▶ **Objetivo de la tarea**: Devuelva sin ninguna alteración todo el pasaje del texto sobre Sor Juana que va desde «Sería un error» hasta «una verdad superior.».

Sabemos ahora que era hija natural: ¿habría escogido la vida matrimonial de
haber sido legítima? Esta posibilidad es, por lo menos, dudosa. Sor Juana
parece sincera cuando habla de su vocación intelectual: ni la ausencia del amor
terrestre ni la urgencia del divino la llevan al claustro. El convento es un
expediente, una solución razonable, que le ofrece refugio y soledad. La celda
es retiro, no cueva de ermitaño. Laboratorios, biblioteca, salón, allí se
recibe y conversa, se leen versos, se discute, se oye buena música. Desde el
convento participa en la vida intelectual y en la palaciega. Versifica sin
cesar. Escribe comedias, villancicos, loas, tratados de música, reflexiones de
moral. Entre el palacio virreinal y el convento hay un ir y venir de rimas y
obsequios, parabienes, poemas burlescos, peticiones. Niña mimada, décima musa.
En
sus villancicos surgen «las cláusulas
tiernas del mexicano lenguaje», al lado del negro congolés y el bronco hablar
del vizcaíno. Sor Juana usa con entera conciencia y hasta con cierta coquetería
todas esas raras especias:
¿Qué mágicas infusiones
de los indios herbolarios
de mi patria, entre mis letras
el hechizo derramaron?
Sería un error
confundir la estética barroca — que abría las puertas al exotismo del Nuevo
Mundo — con una preocupación nacionalista. Más bien se puede decir lo contrario.
Esta predilección por las lenguas y dialectos nativos — imitada de Góngora — no
revela tanto una hipotética adivinación de la futura nacionalidad como una viva
conciencia de la universalidad del Imperio: indios, criollos, mulatos y
españoles forman un todo. Su preocupación por las religiones precortesianas —
visible en la loa que precede a El
divino Narciso — posee el mismo sentido. La función de la Iglesia no es
diversa a la del Imperio: conciliar los antagonismos, abrazar las diferencias
en una verdad superior.
El
amor es uno de los temas constantes de su poesía. Dicen que amó y fue amada.
Ella misma así lo da a entender en liras y sonetos — aunque en la Respuesta a Sor Filotea advierte que
todo lo que escribió, excepto el Primero
sueño, fue de encargo. Poco importa que esos amores hayan sido ajenos o
propios, vividos o soñados: ella los hizo suyos por gracia de la poesía. Su
erotismo es intelectual, con lo que no quiero decir que carezca de profundidad
o de autenticidad. Se complace, como todos los grandes enamorados, en la
dialéctica de la pasión. Y también, sensual, en su retórica, que no es lo
mismo que la pasión retórica de ciertas poetisas. Los hombres y mujeres de sus
poemas son imágenes, sombras «labradas
por la fantasía». Su platonismo no está exento de ardor. Siente a su cuerpo
como una llama sin sexo:
Y yo sé que mi cuerpo
sin que a uno u otro se incline
es neutro, o abstracto, cuanto
sólo el alma deposite.

▶ **Segmento de datos**:
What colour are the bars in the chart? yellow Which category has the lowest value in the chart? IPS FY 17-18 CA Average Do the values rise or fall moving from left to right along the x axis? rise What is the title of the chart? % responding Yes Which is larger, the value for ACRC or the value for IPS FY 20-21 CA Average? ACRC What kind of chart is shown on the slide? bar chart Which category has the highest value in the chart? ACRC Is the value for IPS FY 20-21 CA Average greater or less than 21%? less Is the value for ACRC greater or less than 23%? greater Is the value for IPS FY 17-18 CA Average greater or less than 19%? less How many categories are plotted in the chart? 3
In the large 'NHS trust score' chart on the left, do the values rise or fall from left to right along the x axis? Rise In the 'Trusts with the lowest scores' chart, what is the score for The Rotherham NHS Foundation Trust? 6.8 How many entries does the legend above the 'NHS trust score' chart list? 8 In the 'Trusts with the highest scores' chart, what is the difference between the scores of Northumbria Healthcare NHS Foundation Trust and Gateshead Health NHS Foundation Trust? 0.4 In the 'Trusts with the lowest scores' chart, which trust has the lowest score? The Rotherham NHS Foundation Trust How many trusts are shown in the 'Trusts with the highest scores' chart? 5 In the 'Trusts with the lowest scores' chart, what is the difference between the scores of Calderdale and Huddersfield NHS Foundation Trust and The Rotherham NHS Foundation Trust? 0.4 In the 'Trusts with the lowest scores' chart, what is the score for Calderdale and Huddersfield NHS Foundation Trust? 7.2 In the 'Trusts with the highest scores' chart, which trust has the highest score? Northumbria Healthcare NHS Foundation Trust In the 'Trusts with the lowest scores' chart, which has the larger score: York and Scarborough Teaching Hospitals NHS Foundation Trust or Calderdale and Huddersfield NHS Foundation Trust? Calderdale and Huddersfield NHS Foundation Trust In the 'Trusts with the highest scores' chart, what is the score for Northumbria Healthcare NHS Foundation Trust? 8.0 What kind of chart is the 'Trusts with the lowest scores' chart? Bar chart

▶ **Espacio de respuesta**:
Sería un error
confundir la estética barroca — que abría las puertas al exotismo del Nuevo
Mundo — con una preocupación nacionalista. Más bien se puede decir lo contrario.
Esta predilección por las lenguas y dialectos nativos — imitada de Góngora — no
revela tanto una hipotética adivinación de la futura nacionalidad como una viva
conciencia de la universalidad del Imperio: indios, criollos, mulatos y
españoles forman un todo. Su preocupación por las religiones precortesianas —
visible en la loa que precede a El
divino Narciso — posee el mismo sentido. La función de la Iglesia no es
diversa a la del Imperio: conciliar los antagonismos, abrazar las diferencias
en una verdad superior.